─── SUPPLIED TEXT ───
Once there was a time when serial killers walked, zombies lurched, and vampires stalked, but times have most certainly changed. Now serial killers sprint, zombies run, and vampires, like the ones in David Slade’s brutal and stylized 30 Days of Night, move so fast that the camera can’t keep up with them.

As the film opens, the small town of Barrow, Alaska is celebrating its last day of sunlight before delving into a month of utter darkness and harsh winter weather. It is during these subsequent thirty days that droves of savage vampires begin raid the town, at first killing the livestock and then focusing their aggression toward the people. Few survive, including a local law enforcement officer, Eben (Josh Harnett, Lucky Number Slevin), his estranged wife, Stella (Melissa George, The Amityville Horror), both of whom encounter a stranger (Ben Foster, Alpha Dog) who proclaims a connection between himself and the recent vampire upheaval.

30 Days of Night is chilling in both its execution and presentation. Treating the Alaskan tundra as a canvas, Slade paints a bleak picture that is both tragic and beautiful. His use of muted tones provides a stark contrast to the bright crimson-red blood that is constantly flowing from the mouths of the vampires and the wounds of their victims. There is also the white snow -- which looks and falls like ash -- that serves as a constant reminder that the environment can often be an effective threat to the characters that inhabit it. In particular, a looming claustrophobic feel is constantly present due to the fact that the snow has barricaded the entire town and all roads leading to and from it have been closed. There are few places to run and with the constant snowfall, there are even fewer places to hide from the ever-growing vampire threat.

It is the vampires that provide the most tension in the film, snatching their victims in an instant and then retreating to the shadows before the audience even knows what has happened. For the most part, these surprise attacks are foreshadowed heavily as the soundtrack dies down and the camera’s movements slow to a stop, focusing on the character that has found him/herself alone and unsuspectingly in the middle of a swarm of bloodsuckers. However, after one sequence in which a woman is snatched from her home and dragged outside through a broken window without warning or expectation, the film’s tension heightens and for the rest of the running time, the audience is left with the notion that no place is safe.
───
#### TASK 1:
Put the lines of the records from the line with "As we look at" to the line with "9.12 metres" into a JSON list of strings, one string per line and no blank lines.
─── DATA SUPPLIED ───
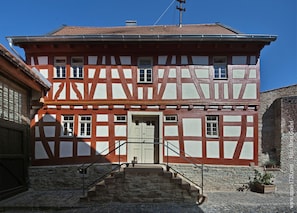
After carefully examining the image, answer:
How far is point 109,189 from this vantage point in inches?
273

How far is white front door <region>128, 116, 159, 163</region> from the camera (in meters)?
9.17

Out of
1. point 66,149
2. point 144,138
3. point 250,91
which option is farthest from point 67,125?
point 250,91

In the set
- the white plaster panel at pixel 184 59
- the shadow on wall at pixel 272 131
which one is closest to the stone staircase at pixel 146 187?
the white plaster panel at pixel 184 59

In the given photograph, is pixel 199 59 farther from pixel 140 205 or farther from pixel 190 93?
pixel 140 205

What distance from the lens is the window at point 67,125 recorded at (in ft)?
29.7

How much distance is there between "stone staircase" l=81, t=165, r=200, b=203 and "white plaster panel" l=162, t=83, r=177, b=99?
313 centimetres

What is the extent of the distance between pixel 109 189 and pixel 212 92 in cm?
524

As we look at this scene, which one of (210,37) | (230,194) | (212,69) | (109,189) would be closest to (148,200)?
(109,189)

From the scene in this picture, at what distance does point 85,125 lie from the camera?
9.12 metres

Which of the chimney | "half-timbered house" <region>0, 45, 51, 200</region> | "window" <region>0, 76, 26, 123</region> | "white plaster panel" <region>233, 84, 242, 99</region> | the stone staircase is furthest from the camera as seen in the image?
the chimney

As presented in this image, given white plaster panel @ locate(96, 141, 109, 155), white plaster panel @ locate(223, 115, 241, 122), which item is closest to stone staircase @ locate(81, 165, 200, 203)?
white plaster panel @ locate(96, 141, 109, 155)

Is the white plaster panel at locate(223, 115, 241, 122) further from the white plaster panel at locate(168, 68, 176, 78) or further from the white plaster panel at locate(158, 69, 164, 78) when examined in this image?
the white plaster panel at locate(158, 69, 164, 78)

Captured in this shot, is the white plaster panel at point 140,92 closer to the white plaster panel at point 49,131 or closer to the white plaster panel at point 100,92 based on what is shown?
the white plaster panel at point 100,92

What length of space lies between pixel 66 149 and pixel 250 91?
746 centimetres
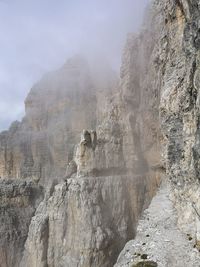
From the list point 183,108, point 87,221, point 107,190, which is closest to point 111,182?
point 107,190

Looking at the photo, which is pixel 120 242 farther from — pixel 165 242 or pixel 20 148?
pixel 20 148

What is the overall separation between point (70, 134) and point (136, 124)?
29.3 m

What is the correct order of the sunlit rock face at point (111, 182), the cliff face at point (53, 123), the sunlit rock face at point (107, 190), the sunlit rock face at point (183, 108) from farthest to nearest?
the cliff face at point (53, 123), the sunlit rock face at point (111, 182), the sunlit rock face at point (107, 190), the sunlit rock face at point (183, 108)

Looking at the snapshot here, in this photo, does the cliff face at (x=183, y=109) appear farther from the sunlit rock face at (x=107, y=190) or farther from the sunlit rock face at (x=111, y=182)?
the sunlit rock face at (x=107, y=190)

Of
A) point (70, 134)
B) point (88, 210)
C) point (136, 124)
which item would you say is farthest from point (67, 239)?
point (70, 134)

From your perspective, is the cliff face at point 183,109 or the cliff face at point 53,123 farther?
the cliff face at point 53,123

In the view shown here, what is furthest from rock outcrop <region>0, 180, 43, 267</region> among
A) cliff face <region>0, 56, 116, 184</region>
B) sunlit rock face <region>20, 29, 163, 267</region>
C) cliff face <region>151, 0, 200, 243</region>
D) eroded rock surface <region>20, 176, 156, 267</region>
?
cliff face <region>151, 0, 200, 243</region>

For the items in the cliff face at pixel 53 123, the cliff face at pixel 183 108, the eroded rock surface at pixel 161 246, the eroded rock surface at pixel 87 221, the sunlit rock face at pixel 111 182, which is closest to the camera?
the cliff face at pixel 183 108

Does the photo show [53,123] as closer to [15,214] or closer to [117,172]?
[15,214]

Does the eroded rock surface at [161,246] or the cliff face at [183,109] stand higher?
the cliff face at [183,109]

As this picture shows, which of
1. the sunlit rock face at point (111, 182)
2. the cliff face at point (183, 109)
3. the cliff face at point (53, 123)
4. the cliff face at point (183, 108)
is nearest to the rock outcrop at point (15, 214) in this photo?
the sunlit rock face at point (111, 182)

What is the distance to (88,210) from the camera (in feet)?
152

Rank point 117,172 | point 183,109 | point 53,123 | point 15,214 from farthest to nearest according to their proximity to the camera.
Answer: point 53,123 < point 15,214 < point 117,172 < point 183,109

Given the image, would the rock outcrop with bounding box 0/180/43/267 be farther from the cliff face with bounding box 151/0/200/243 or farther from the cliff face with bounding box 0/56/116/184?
───
#### TASK 2:
According to the film review, what does the white snow look and fall like?

#### FULL SOLUTION 1:
[
  "As we look at this scene, which one of (210,37) | (230,194) | (212,69) | (109,189) would be closest to (148,200)?",
  "(109,189)",
  "From the scene in this picture, at what distance does point 85,125 lie from the camera?",
  "9.12 metres"
]

#### FULL SOLUTION 2:
Ash.